### Work to be completed
Every entry should be repeated exactly as written.

[Items from a data source]
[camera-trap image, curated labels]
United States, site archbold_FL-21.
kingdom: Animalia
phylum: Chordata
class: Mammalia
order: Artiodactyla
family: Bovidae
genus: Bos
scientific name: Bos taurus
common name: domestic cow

### Expected answer
[camera-trap image, curated labels]
United States, site archbold_FL-21.
kingdom: Animalia
phylum: Chordata
class: Mammalia
order: Artiodactyla
family: Bovidae
genus: Bos
scientific name: Bos taurus
common name: domestic cow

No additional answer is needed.